#### WORK INSTRUCTION:
When you repeat the material, keep each line exact and omit the pictures.

#### EXERCISE DATA:
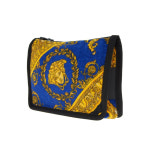 [VERSACE] 베르사체 뷰티 케이스 블루 - Versace Versace Beauty Case : VAUT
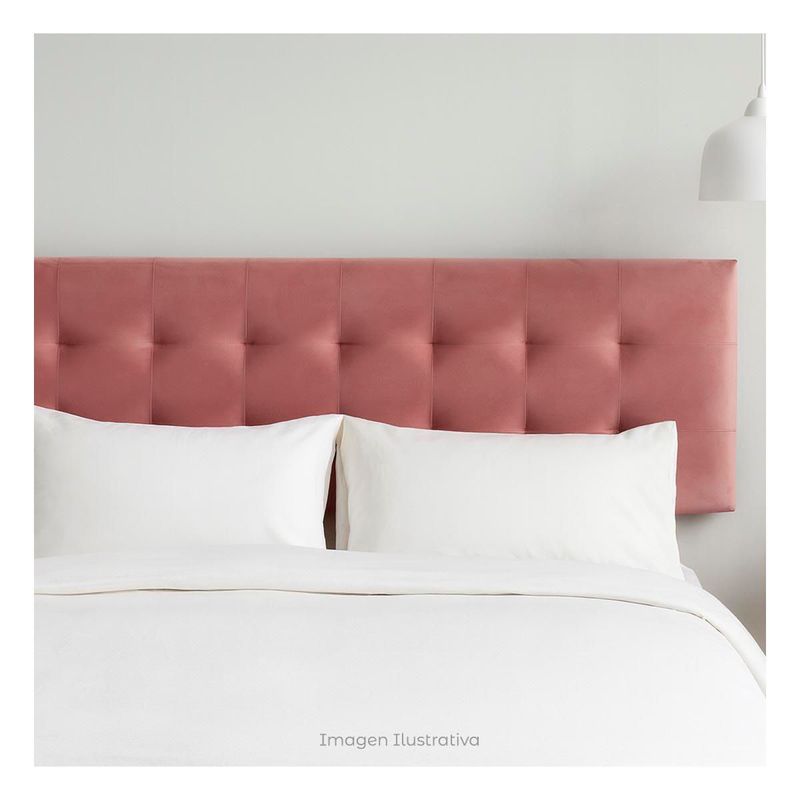 ROGGA0197506585361183_05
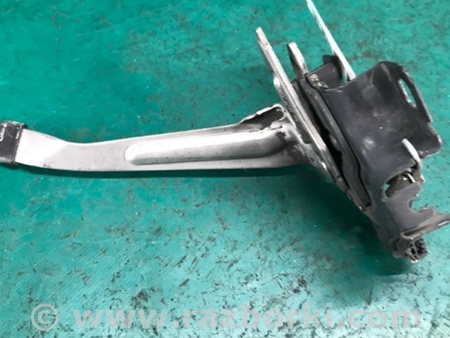 ФОТО Замок капота для Acura RDX TB3, TB4 (03.2012-12.2015) Киев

#### OUTPUT OF THE EXERCISE:
 [VERSACE] 베르사체 뷰티 케이스 블루 - Versace Versace Beauty Case : VAUT
 ROGGA0197506585361183_05
 ФОТО Замок капота для Acura RDX TB3, TB4 (03.2012-12.2015) Киев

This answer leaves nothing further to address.